The Economist reviews housing prices in London, one of the most expensive cities in the world, and what do you know, it finds that high housing prices are due to urban planning. “The biggest constraint on development in London is the Green Belt,” says the magazine that calls itself a newspaper. “Tt runs (with perforations) all around London, to a depth of up to 50 miles, and bans almost all building on half a million hectares of land around the city.”I'm sure that you're shocked that Progressives' "Smart" vision amounts to nothing more than seizing a lot of money from other people to enforce their SWPL preferences, resulting in higher social inequality and increasing poverty in the working classes that cannot escape their "Smart" plans.
Ah, but Britain has 62 million people in an area slightly smaller than the state of Oregon (94,000 vs. 98,000 square miles), so those greenbelts are needed to preserve farms, forests, and open space, right? Not really.
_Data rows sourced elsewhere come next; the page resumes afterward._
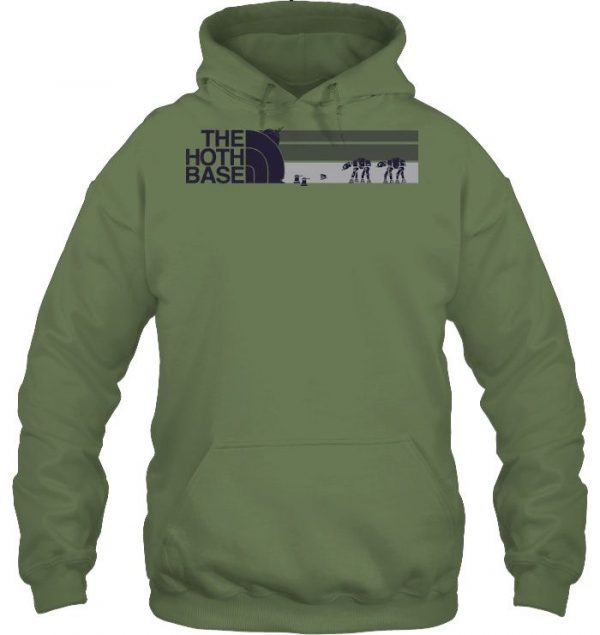 The Hoth Base Winter Gear Star War T-Shirt – Retro Sci-Fi Fan Tee#10 - Image 14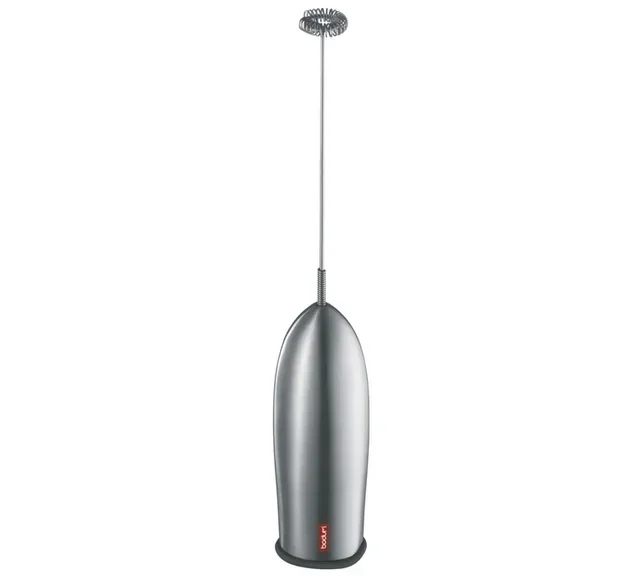 Schiuma Stainless Steel Electric Milk Frother - BODUM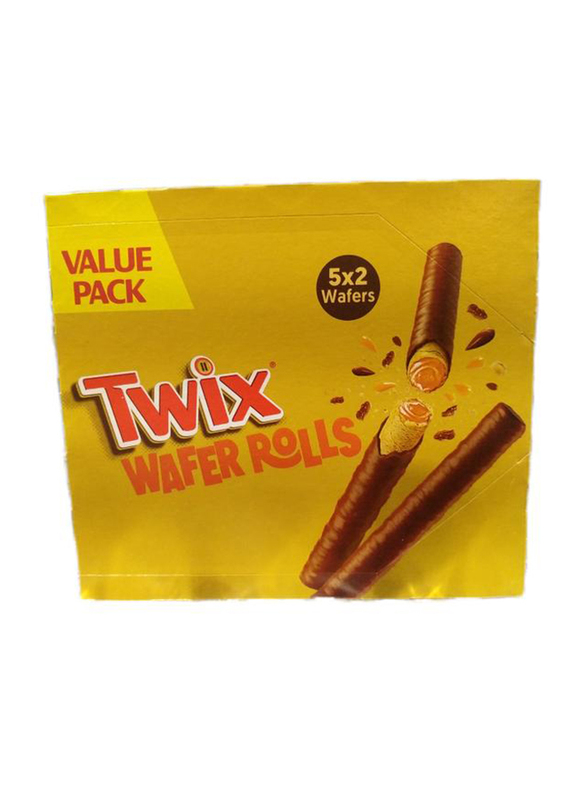 

Twix Caramel Wafer Rolls, 5 x 22.5g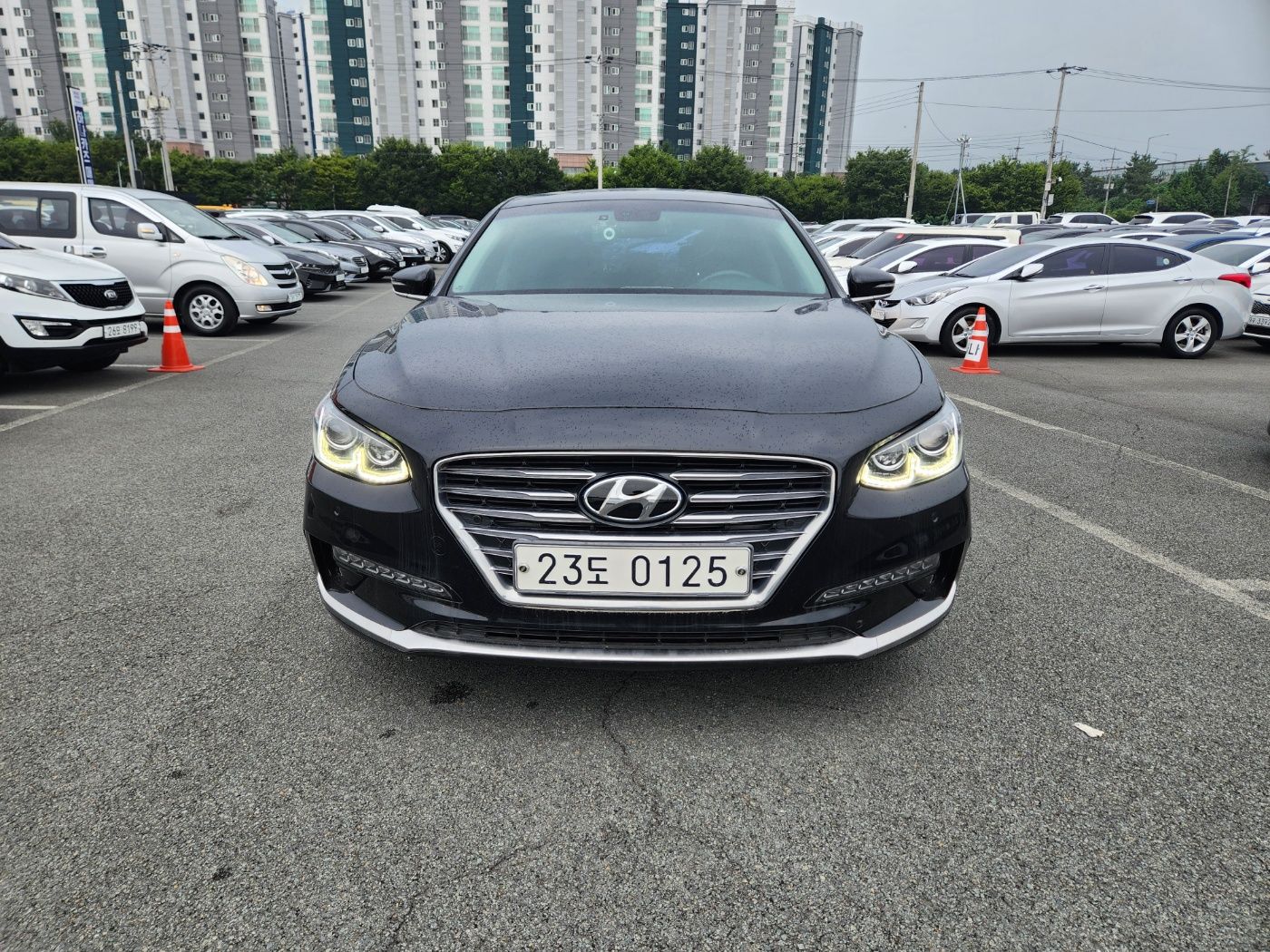 HYUNDAI GRANDEUR IG 2016
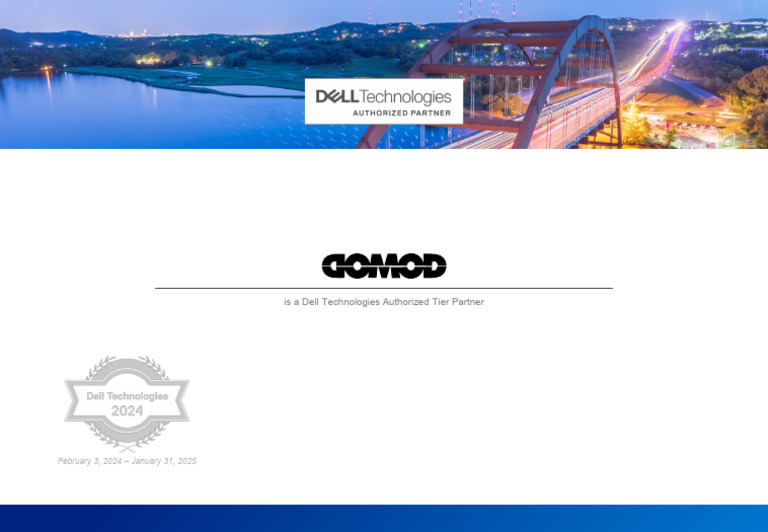 Dell Technologies Authorized Partner 2024 | PDF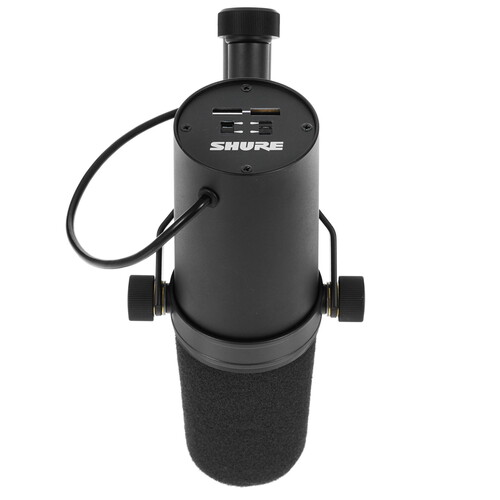 Купить Микрофон Shure SM7B черный  4742749. Характеристики, отзывы и цены в Донецке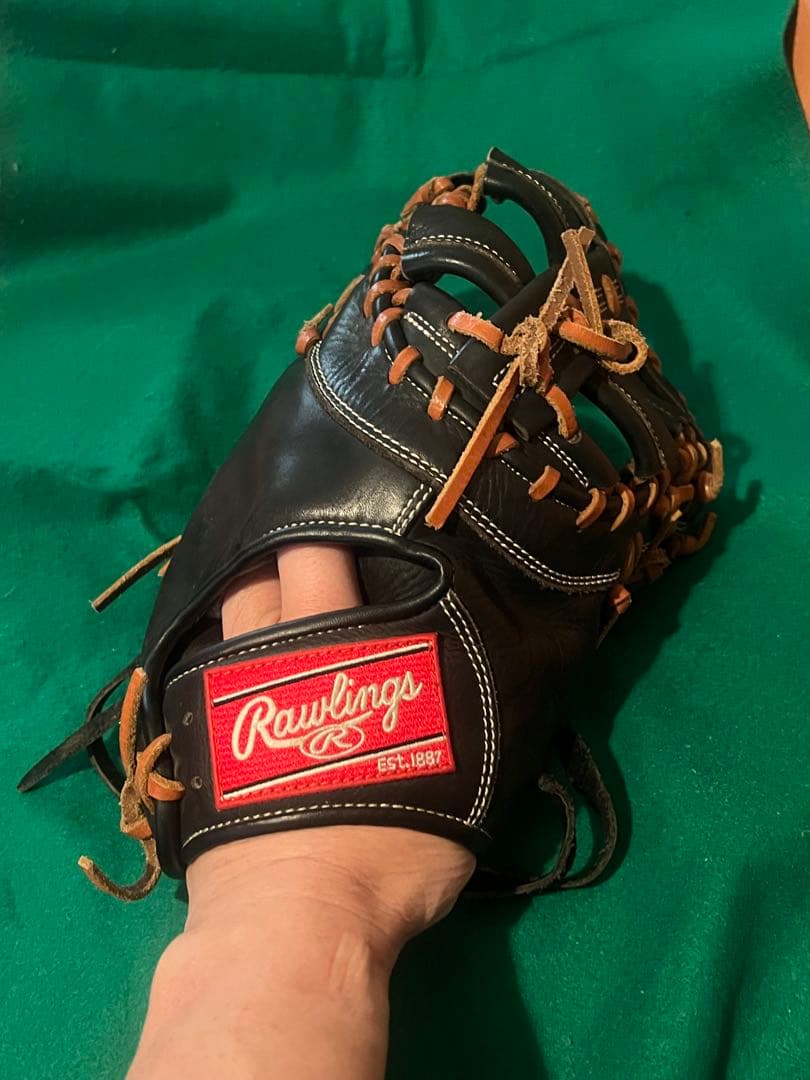 Rawlings 軟式ファーストミット GJ6FG3ACD(少年用)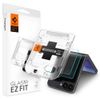 SZKŁO HARTOWANE SPIGEN GLAS.TR ”EZ FIT” 2-PACK GALAXY Z FLIP 5 / 6 / 7 FE CLEAR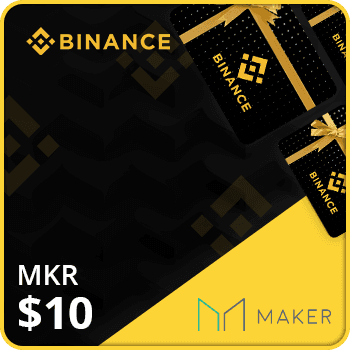 Binance Gift Card $10 (MKR) Global product image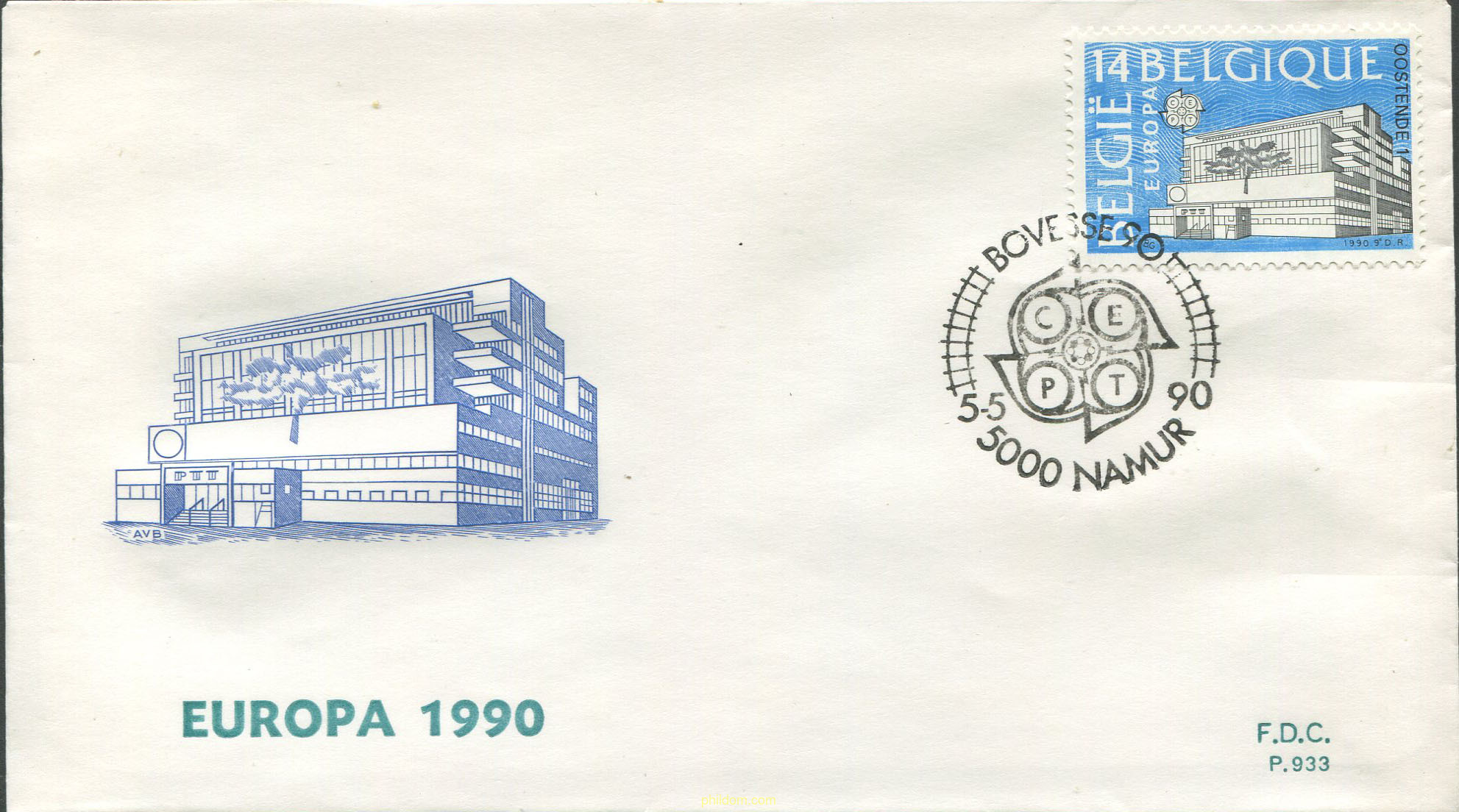 EUROPA CEPT. OFICINAS POSTALES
As a BBC writer points out, urban areas cover just 6.8 percent of the United Kingdom (10.6 percent of England, 1.3 percent of Scotland, 3.6 percent of Northern Ireland, and 4.1 percent of Wales). Moreover, much of the land inside those urban areas is open space, so less than 2.3 percent of England, and even smaller proportions of the rest of the kingdom, have been “paved over.”
If Britain had been allowed to grow unimpeded by greenbelts and planners, urban areas might have spread out to, perhaps, 15 or 20 percent of the country (more of England, less of the other countries), and probably would have included a higher percentage of green spaces within them. This hardly sounds like a disaster and is far from “paving over the nation.”
The latest mantra is that dense cities are more sustainable. Four British urban analysts reviewed this idea in no less than the Journal of the American Planning Association. “The current planning policy strategies for land use and transport have virtually no impact on the major long-term increases in resource and energy consumption,” they found. Instead of being sustainable, these policies “generally tend to increase costs and reduce economic competitiveness.” Moreover, “the potential socioeconomic consequences of less housing choice, crowding, and congestion may outweigh its very modest CO2 reduction benefits.”
As these analysts hint, people who support Britain’s land-use policies are largely unaware of (or don’t care about) the huge social impacts of their programs: inferior housing, limited social mobility, and a business-hostile environment. Meanwhile, the benefits they claim for their policies are almost purely fantasy.